PAGE EXCERPT
┌──

Manulife Financial Corporation announces increase to Preferred Share issue
TSX/NYSE/PSE: MFC SEHK:945
C$ unless otherwise stated
TORONTO, Aug. 11, 2014 /CNW/ - Manulife Financial Corporation ("Manulife") today announced that as a result of strong investor demand for its previously announced Canadian public offering of Non-cumulative Rate Reset Class 1 Shares Series 17 ("Series 17 Preferred Shares"), the size of the offering has been increased to 14 million shares. The gross proceeds of the offering will now be $350 million. The offering will be underwritten by a syndicate of investment dealers co-led by Scotia Capital Inc., RBC Capital Markets and TD Securities and is anticipated to qualify as Tier 1 capital for Manulife. The expected closing date for the offering is August 15, 2014. Manulife intends to file a prospectus supplement to its June 23, 2014 base shelf prospectus in respect of this issue.
Manulife intends to use the net proceeds from the offering to fund the redemption of Manulife's Non-cumulative Rate Reset Class 1 Shares Series 1 (the "Series 1 Preferred Shares") on September 19, 2014.
The Series 17 Preferred Shares have not been and will not be registered in the United States under the United States Securities Act of 1933, as amended (the "Securities Act"), or the securities laws of any state of the United States and may not be offered, sold or delivered, directly or indirectly in the United States or to, or for the account or benefit of, a "U.S. person" (as defined in Regulation S under the Securities Act) absent registration or an applicable exemption from such registration requirements. This press release does not constitute an offer to sell or a solicitation to buy securities in the United States and any public offering of the securities in the United States must be made by means of a prospectus.

└──

DATA SECTION
┌──

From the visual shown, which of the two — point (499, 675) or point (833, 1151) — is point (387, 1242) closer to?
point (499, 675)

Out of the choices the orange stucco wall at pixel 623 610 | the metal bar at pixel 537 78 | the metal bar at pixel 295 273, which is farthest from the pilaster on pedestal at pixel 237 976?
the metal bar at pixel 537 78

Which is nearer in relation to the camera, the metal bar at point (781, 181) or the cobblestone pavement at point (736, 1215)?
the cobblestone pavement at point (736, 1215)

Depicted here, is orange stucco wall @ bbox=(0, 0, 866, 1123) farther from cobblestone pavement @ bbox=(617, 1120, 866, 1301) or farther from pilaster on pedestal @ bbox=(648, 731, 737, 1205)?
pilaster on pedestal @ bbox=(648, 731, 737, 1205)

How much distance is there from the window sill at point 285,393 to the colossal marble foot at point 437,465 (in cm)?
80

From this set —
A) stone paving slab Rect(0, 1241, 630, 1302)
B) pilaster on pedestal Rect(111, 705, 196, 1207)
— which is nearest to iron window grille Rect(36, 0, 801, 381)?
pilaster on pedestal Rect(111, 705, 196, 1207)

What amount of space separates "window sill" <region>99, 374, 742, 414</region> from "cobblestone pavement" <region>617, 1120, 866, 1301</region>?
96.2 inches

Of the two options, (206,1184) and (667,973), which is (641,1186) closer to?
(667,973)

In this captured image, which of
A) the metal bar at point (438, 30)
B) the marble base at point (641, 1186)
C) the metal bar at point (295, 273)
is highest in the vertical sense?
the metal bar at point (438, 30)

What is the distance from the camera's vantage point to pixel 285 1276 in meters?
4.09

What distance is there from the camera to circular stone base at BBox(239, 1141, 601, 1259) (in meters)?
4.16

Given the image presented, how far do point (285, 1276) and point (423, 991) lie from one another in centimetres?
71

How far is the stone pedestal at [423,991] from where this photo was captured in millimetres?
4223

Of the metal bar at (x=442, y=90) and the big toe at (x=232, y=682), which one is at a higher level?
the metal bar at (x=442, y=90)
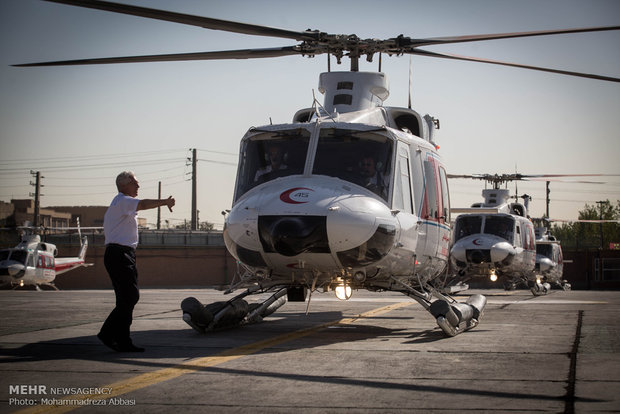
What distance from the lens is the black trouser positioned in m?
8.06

└──
┌──

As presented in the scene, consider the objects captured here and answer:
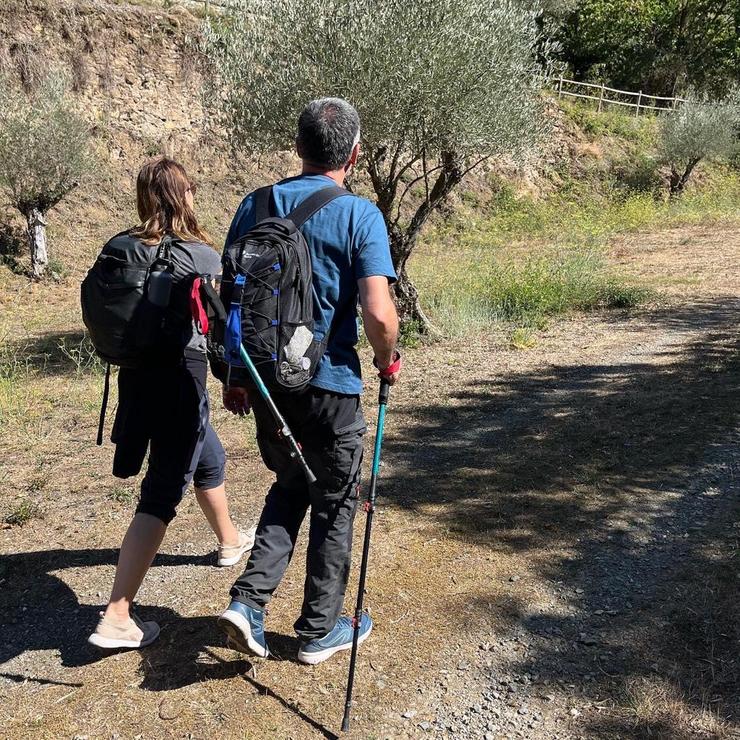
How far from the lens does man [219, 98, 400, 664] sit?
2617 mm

└──

EXERCISE INSTRUCTIONS
[a] Copy the passage of the Manulife preferred share announcement between "The Series 17" and "of a prospectus.", inclusive.
[b] Write the next part of the Manulife preferred share announcement, picking up after its final sentence.
None of the rows are needed for this work.

TASK-BY-TASK OUTPUTS
[a]
The Series 17 Preferred Shares have not been and will not be registered in the United States under the United States Securities Act of 1933, as amended (the "Securities Act"), or the securities laws of any state of the United States and may not be offered, sold or delivered, directly or indirectly in the United States or to, or for the account or benefit of, a "U.S. person" (as defined in Regulation S under the Securities Act) absent registration or an applicable exemption from such registration requirements. This press release does not constitute an offer to sell or a solicitation to buy securities in the United States and any public offering of the securities in the United States must be made by means of a prospectus.

[b]
Caution regarding forward-looking statements
This document contains forward-looking statements within the meaning of the "safe harbour" provisions of Canadian provincial securities laws and the U.S. Private Securities Litigation Reform Act of 1995 with respect to Manulife's redemption of the Series 1 Preferred Shares. Although we believe that the expectations reflected in such forward-looking statements are reasonable, such statements involve risks and uncertainties, and undue reliance should not be placed on such statements. Certain material factors or assumptions are applied in making forward-looking statements, and actual results may differ materially from those expressed or implied in such statements. Important factors that could cause actual results to differ materially from expectations include but are not limited to general business and economic conditions. Additional information about material factors that could cause actual results to differ materially from expectations may be found in our most recent annual and interim reports and elsewhere in our filings with Canadian and U.S. securities regulators. We do not undertake to update any forward-looking statements except as required by law.
Manulife is a leading Canada-based financial services group with principal operations in Asia, Canada and the United States. Clients look to Manulife for strong, reliable, trustworthy and forward-thinking solutions for their most significant financial decisions. Our international network of employees, agents and distribution partners offers financial protection and wealth management products and services to millions of clients. We also provide asset management services to institutional customers. Funds under management by Manulife and its subsidiaries were approximately C$637 billion (US$597 billion) as at June 30, 2014. Our group of companies operates as Manulife in Canada and Asia and primarily as John Hancock in the United States.
Manulife Financial Corporation trades as 'MFC' on the TSX, NYSE and PSE, and under '945' on the SEHK. Manulife can be found on the Internet at manulife.com.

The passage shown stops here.